• **About this task**: Please return, word for word, the line containing "class: Mammalia" and each line after it through the end of the data below, and nothing else.

• **Recorded data**:
+-------+
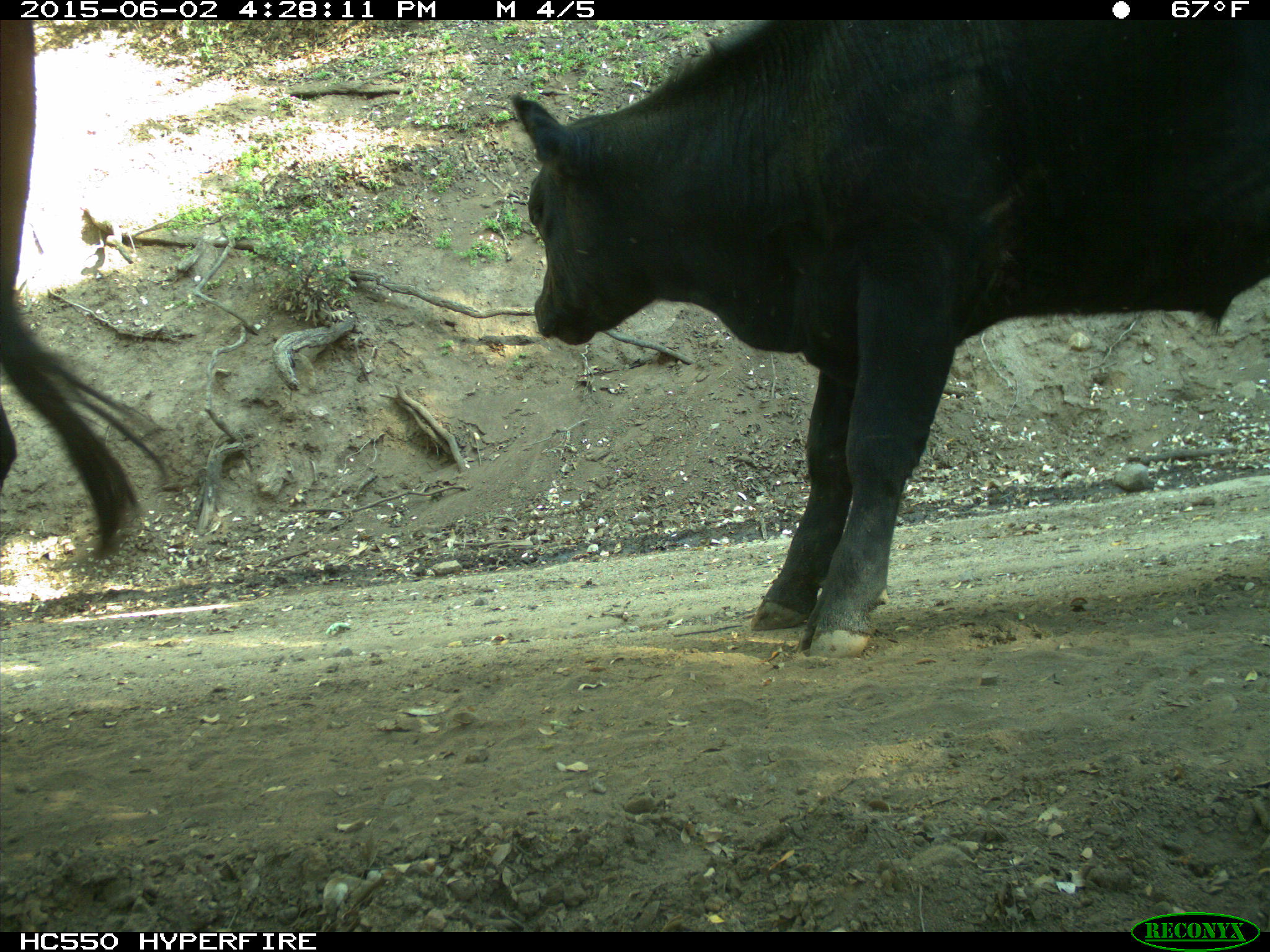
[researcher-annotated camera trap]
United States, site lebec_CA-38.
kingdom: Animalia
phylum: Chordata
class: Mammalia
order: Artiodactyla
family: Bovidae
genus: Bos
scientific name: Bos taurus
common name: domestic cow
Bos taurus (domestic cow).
+-------+
• **Answer section**:
class: Mammalia
order: Artiodactyla
family: Bovidae
genus: Bos
scientific name: Bos taurus
common name: domestic cow
Bos taurus (domestic cow).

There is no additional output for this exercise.